A Decentralized Secondary Voltage Control Method With Unbalance Voltage Compensation Capability for Parallel Inverters in Islanded Microgrids

To stabilize voltage and improve power quality at the point of common coupling (PCC), this article extends the previous work by proposing secondary voltage control with unbalanced voltage compensation capability in islanded microgrids, which is fully independent of communication links. By injecting an extra small-ac-signal (SACS) into the output of each inverter, a droop relation is built between the SACS frequency and the voltage compensation components. The SACS active power is then calculated and coupled with the measured feeder impedance to adjust the voltage compensation components generated by the estimated positive and negative sequence voltage at the PCC, which in turn affects the SACS active power distribution.
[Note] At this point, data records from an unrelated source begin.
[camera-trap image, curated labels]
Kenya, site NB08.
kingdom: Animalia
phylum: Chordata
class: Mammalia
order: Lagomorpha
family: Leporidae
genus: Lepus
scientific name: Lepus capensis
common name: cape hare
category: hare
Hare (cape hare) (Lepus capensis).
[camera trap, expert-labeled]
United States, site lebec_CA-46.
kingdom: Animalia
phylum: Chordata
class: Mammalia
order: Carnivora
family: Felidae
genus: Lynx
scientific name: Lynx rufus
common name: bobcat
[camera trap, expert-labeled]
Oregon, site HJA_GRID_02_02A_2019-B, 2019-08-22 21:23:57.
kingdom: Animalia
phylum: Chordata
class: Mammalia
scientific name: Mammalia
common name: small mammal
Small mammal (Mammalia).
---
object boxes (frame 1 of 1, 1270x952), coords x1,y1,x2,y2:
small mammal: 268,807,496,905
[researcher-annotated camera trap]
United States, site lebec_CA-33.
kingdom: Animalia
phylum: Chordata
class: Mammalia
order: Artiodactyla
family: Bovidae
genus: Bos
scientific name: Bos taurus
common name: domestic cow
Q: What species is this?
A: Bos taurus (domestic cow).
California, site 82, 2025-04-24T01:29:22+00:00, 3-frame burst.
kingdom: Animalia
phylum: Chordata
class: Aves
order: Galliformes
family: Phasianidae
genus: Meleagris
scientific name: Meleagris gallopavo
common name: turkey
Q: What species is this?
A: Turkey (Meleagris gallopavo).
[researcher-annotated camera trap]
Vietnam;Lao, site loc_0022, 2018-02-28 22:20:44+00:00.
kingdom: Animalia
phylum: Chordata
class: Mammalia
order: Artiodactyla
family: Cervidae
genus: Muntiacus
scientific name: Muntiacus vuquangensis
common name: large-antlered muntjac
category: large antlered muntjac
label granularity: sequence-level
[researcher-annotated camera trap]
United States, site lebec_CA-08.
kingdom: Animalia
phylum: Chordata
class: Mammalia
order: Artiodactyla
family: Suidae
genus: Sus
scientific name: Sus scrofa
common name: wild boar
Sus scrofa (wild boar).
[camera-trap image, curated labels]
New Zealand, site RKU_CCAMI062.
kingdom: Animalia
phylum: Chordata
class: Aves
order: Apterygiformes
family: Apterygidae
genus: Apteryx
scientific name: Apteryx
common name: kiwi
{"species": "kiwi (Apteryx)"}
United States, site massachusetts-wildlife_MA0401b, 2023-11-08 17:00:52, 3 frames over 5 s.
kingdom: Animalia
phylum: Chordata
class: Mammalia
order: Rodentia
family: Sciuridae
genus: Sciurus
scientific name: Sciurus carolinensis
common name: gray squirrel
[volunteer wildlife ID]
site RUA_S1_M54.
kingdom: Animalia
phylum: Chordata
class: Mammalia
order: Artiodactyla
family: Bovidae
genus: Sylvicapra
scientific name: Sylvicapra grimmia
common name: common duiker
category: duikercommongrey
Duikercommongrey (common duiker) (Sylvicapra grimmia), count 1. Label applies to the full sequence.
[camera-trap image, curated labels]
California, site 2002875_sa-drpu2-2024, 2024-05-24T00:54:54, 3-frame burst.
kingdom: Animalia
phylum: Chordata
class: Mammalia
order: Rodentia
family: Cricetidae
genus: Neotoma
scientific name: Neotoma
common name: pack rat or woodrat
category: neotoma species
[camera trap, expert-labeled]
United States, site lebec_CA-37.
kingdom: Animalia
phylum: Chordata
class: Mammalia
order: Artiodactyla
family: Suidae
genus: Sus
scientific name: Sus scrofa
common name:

Compared with the existing method, the proposed method fully utilizes only one single injected SACS to achieve both secondary voltage control and unbalanced voltage compensation simultaneously, which reduces the control complexity and total harmonic distortion at the PCC. Meanwhile, the proposed method remains effective for both inaccurate PCC voltage estimation and activation delays. Moreover, the control parameters are designed in detail based on a small-signal differential mode model with complex feeder impedance. Finally, the simulation and experimental results demonstrate the effectiveness of the proposed method.